Using threadgroup memory for image convolution

In the talk „Create image processing apps powered by Apple Silicon“ Harsh Patil mentioned that one should use threadgroup memory to load a chunk of image containing all the required pixels to run a convolution kernel. Unfortunately there was no code example and I have difficulty figuring out how something like that would be set up. I can imagine using imageblocks, but how would one load/store them in the shader? Could anyone offer some guidance (ideally with a code snippet)?

Replies

Hi jcookie!

When using threadgroup memory in your compute kernel, you basically use the same "local" memory as ImageBlock uses. That was exactly what Harsh has mentioned - you can explicitly use TileMemory by declaring threadgroup memory allocation. In other APIs, these type of memory is called "shared" or "local", for your reference.

Below is basic compute example (with no threadgroup usage, but you can get the idea): https://developer.apple.com/documentation/metal/processing_a_texture_in_a_compute_function?language=objc

I can't immediately find an example on official Apple Developer website. The idea is you first bring texture/buffer data to threadgroup memory in your shader, then you do all the calculations ONLY on this local threadgroup memory.

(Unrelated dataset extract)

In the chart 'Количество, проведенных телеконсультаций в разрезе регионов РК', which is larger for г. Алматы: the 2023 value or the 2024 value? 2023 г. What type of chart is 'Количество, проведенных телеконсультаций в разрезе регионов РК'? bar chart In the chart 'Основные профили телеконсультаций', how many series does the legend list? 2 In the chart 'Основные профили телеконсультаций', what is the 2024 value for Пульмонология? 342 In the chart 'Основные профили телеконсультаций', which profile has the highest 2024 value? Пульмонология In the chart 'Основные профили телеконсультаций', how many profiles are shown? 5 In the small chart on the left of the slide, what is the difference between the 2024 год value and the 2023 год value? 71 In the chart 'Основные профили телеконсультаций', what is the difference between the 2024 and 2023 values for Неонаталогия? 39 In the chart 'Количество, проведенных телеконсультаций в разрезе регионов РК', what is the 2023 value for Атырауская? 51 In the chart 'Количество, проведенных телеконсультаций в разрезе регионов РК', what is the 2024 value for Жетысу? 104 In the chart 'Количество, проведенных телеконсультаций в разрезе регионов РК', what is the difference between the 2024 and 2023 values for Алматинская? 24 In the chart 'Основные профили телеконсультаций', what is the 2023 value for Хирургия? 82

Since this memory is much faster (though banks should be kept in mind), you can pack more ALUs and do more work while waiting less for the memory. In the end of the computation, you write (flush) threadgroup memory to device memory. That was what Harsh called "flush" and you should do it in the compute kernel yourself.

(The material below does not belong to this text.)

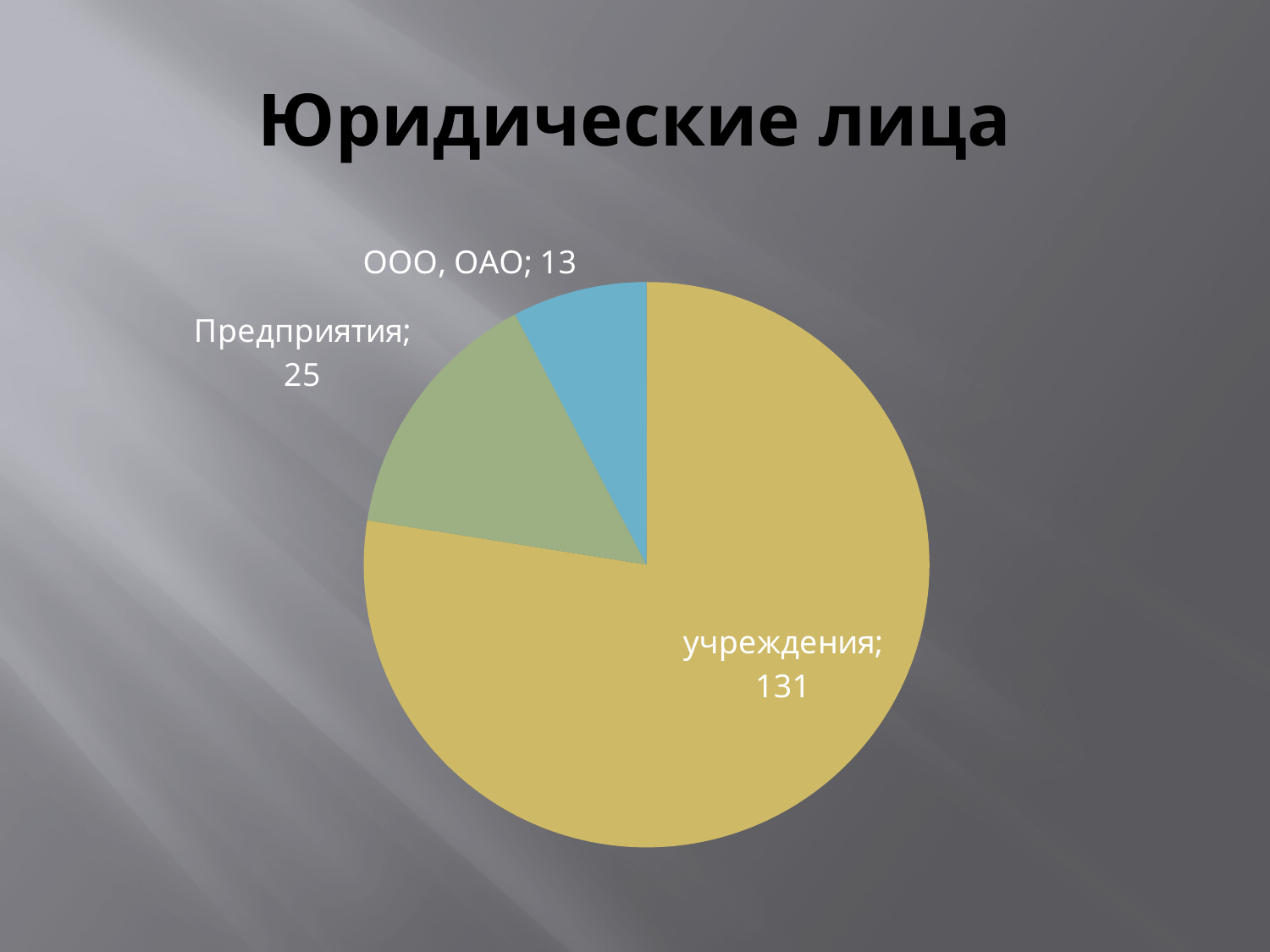
What is the total of all slices in the pie chart? 169 What is the value for учреждения in the pie chart? 131 How many categories are shown in the pie chart? 3 Which is larger, the value for Предприятия or the value for ООО, ОАО? Предприятия What is the difference between the values for Предприятия and ООО, ОАО? 12 What is the value for Предприятия in the pie chart? 25 What is the value for ООО, ОАО in the pie chart? 13 What kind of chart is shown on the slide? pie chart Which category has the smallest slice in the pie chart? ООО, ОАО What is the difference between the values for учреждения and Предприятия? 106 What is the title of the slide containing the pie chart? Юридические лица Which category has the largest slice in the pie chart? учреждения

  • Hi Eugene, thanks for your answer. I think I understand the basics, but what evades me is how to copy the texture to the thread group memory efficiently. For example, let's imagine a following scenario: my compute shader will work on 16x16 pixels at a time and it needs access to a certain neoughbourhood, so I want to load a 32x32 block from the texture. I can then imagine the following pseudocode:

    threadgroup pixel *data; if(thread_index_in_threadgroup == 0) { copy_texture_region(texture, data, <base offset>, 32, 32); } threadgroup_barrier(); output.write(compute_value_for_pixel(thread_position_in_grid, data));

    but I have no idea how to do the copy_texture_slice() part efficiently. The talk implies that there is an efficient block transfer function for this but I can't find it in the documentation. A naive way would be to load a bunch of pixels in each thread but that makes everything ridiculously complicated...

    P.S. Sorry for terrible formatting, the forum collapses my comment in a very awkward way...

  • Hi jcookie!

    Is this sample from Metal Shading Language v 2.4 is what you are looking for?

    6.13.3 Writing an Imageblock Slice to a Region in a Texture

    Example: `struct Foo { half4 a; int b; float c; };

    kernel void my_kernel(texture2d src [[ texture(0) ]], texture2d<half, access::write> dst [[ texture(1) ]], imageblock img_blk, ushort2 lid [[ thread_position_in_threadgroup ]], ushort2 gid [[ thread_position_in_grid ]]) { // Read the pixel from the input image using the thread ID. half4 clr = src.read(gid); // Get the image slice. threadgroup_imageblock Foo* f = img_blk.data(lid); // Write the pixel in the imageblock using the thread ID in threadgroup. f->a = clr; // A barrier to make sure all threads finish writing to the imageblock. // In this case, each thread writes to its location in the imageblock // so a barrier is not necessary. threadgroup_barrier(mem_flags::mem_threadgroup_imageblock); // Process the pixels in imageblock, and update the elements in slice. process_pixels_in_imageblock(img_blk, gid, lid); // A barrier to make sure all threads finish writing to the elements in the // imageblock. threadgroup_barrier(mem_flags::mem_threadgroup_imageblock); // Write a specific element in an imageblock to the output image. // Only one thread in the threadgroup performs the imageblock write. if (lid.x == 0 && lid.y == 0) dst.write(img_blk.slice(f->a), gid); }`

  • Sorry, formatting is insane, I am impressed how all the CR/LF just turned into nothing. But please check 6.13.3 in MSL2.4 spec.